Mémoires touchant la vie et les écrits de Marie de Rabutin-Chantal, (1/6)
CHAPITRE XV.
1650.
L'arrestation des princes augmente le nombre des partis.—On en compte cinq.—Celui de Mazarin.—Celui de Condé, ou la nouvelle Fronde.—Celui de l'ancienne Fronde, ou de Gondi.—Celui du parlement.—Celui de Gaston.—Noms des chefs et des principaux personnages de chaque parti.—Leurs caractères, leurs intrigues.—Nature de l'attachement d'Anne d'Autriche pour son ministre.—Motifs qui faisaient agir Mazarin, Gaston, La Rochefoucauld, Turenne, Châteaubriand, Nemours, Gondi, et la duchesse de Chevreuse.—Madame de Sévigné, liée avec la duchesse de Chevreuse, lui donne un souper splendide.—Citation de la Gazette de Loret à ce sujet.—Loret appartenait au parti de la cour.—Sa Gazette était dédiée à mademoiselle de Longueville; caractère de cette princesse.

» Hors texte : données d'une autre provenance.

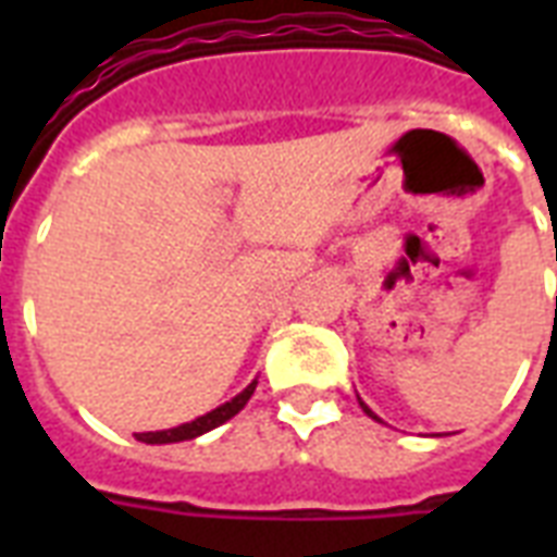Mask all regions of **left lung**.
<instances>
[{
	"instance_id": "1",
	"label": "left lung",
	"mask_w": 557,
	"mask_h": 557,
	"mask_svg": "<svg viewBox=\"0 0 557 557\" xmlns=\"http://www.w3.org/2000/svg\"><path fill=\"white\" fill-rule=\"evenodd\" d=\"M358 405H361V407H364V413H367V416H370V419H375V422H381V419H379V416H375V413H372V410H370V407H367V405H364V401H361V398H358Z\"/></svg>"
}]
</instances>
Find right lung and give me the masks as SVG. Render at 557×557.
Here are the masks:
<instances>
[{"instance_id": "1", "label": "right lung", "mask_w": 557, "mask_h": 557, "mask_svg": "<svg viewBox=\"0 0 557 557\" xmlns=\"http://www.w3.org/2000/svg\"><path fill=\"white\" fill-rule=\"evenodd\" d=\"M253 389H257V379L243 389V393H236L231 401L225 405H219L216 410H210V413L199 416V419H193V422L178 424V428H170V431H150V433H135V440L147 442V445H168V442H185V440H196L201 433L213 431L219 424H225L227 419H234L245 405H248V398L253 396Z\"/></svg>"}]
</instances>
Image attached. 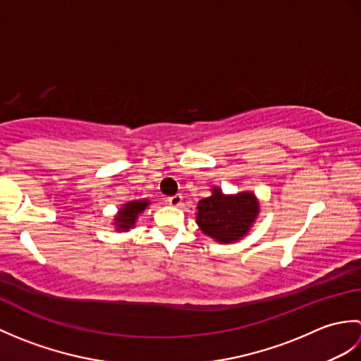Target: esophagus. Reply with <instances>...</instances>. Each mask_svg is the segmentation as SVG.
<instances>
[{
  "label": "esophagus",
  "mask_w": 361,
  "mask_h": 361,
  "mask_svg": "<svg viewBox=\"0 0 361 361\" xmlns=\"http://www.w3.org/2000/svg\"><path fill=\"white\" fill-rule=\"evenodd\" d=\"M167 202L171 203L172 206H180L181 202H183V195H181V194H175V195H172V197H169Z\"/></svg>",
  "instance_id": "34e87169"
}]
</instances>
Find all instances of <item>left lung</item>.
Instances as JSON below:
<instances>
[{
	"mask_svg": "<svg viewBox=\"0 0 361 361\" xmlns=\"http://www.w3.org/2000/svg\"><path fill=\"white\" fill-rule=\"evenodd\" d=\"M212 190L211 197L198 203L197 224L204 234L214 237L217 242L239 240L247 234L257 216V200L250 192L226 197L220 189Z\"/></svg>",
	"mask_w": 361,
	"mask_h": 361,
	"instance_id": "obj_1",
	"label": "left lung"
}]
</instances>
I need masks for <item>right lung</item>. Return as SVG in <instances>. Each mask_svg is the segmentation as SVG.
I'll use <instances>...</instances> for the list:
<instances>
[{"mask_svg": "<svg viewBox=\"0 0 361 361\" xmlns=\"http://www.w3.org/2000/svg\"><path fill=\"white\" fill-rule=\"evenodd\" d=\"M147 202H132V203H127L124 208L119 211V216L116 217V225L118 229H124V231H128L130 226L135 225V220L136 216L140 212H142L145 209V206H147Z\"/></svg>", "mask_w": 361, "mask_h": 361, "instance_id": "obj_1", "label": "right lung"}]
</instances>
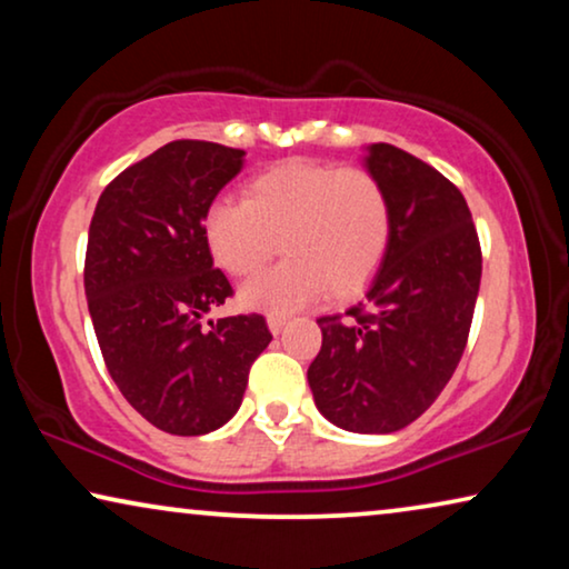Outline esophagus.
Returning <instances> with one entry per match:
<instances>
[{"label":"esophagus","mask_w":569,"mask_h":569,"mask_svg":"<svg viewBox=\"0 0 569 569\" xmlns=\"http://www.w3.org/2000/svg\"><path fill=\"white\" fill-rule=\"evenodd\" d=\"M267 323H269L271 333H279L287 326V316L284 313H269L267 316Z\"/></svg>","instance_id":"obj_1"}]
</instances>
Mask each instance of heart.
<instances>
[{
  "label": "heart",
  "mask_w": 569,
  "mask_h": 569,
  "mask_svg": "<svg viewBox=\"0 0 569 569\" xmlns=\"http://www.w3.org/2000/svg\"><path fill=\"white\" fill-rule=\"evenodd\" d=\"M393 212L383 183L362 168L284 160L243 186V201L217 199L201 220L207 251L224 274L248 279L279 248L287 259L243 287L259 310H295L329 290L347 300L383 267Z\"/></svg>",
  "instance_id": "heart-1"
}]
</instances>
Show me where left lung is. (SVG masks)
Instances as JSON below:
<instances>
[{
	"label": "left lung",
	"instance_id": "1",
	"mask_svg": "<svg viewBox=\"0 0 569 569\" xmlns=\"http://www.w3.org/2000/svg\"><path fill=\"white\" fill-rule=\"evenodd\" d=\"M368 170L391 199L383 267L360 306L318 318L308 383L349 432H396L425 415L461 362L481 282V246L463 193L415 154L370 144Z\"/></svg>",
	"mask_w": 569,
	"mask_h": 569
}]
</instances>
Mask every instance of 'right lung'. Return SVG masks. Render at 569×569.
<instances>
[{
	"label": "right lung",
	"mask_w": 569,
	"mask_h": 569,
	"mask_svg": "<svg viewBox=\"0 0 569 569\" xmlns=\"http://www.w3.org/2000/svg\"><path fill=\"white\" fill-rule=\"evenodd\" d=\"M243 154L201 139L168 142L106 186L90 222L84 295L106 368L123 399L170 435L228 422L271 341L259 313L201 323L232 298L201 220Z\"/></svg>",
	"instance_id": "obj_1"
}]
</instances>
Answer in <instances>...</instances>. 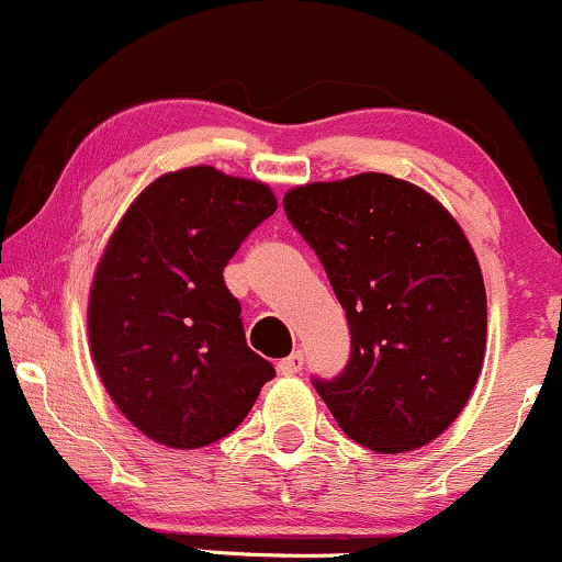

L'arrestation des princes avait singulièrement compliqué les événements de la scène politique; elle avait déplacé tous les intérêts, et au lieu de réunir les partis et de les comprimer, elle en avait augmenté le nombre. On en comptait cinq, représentés par autant de chefs principaux, autour desquels se groupaient toutes les affections et toutes les ambitions particulières.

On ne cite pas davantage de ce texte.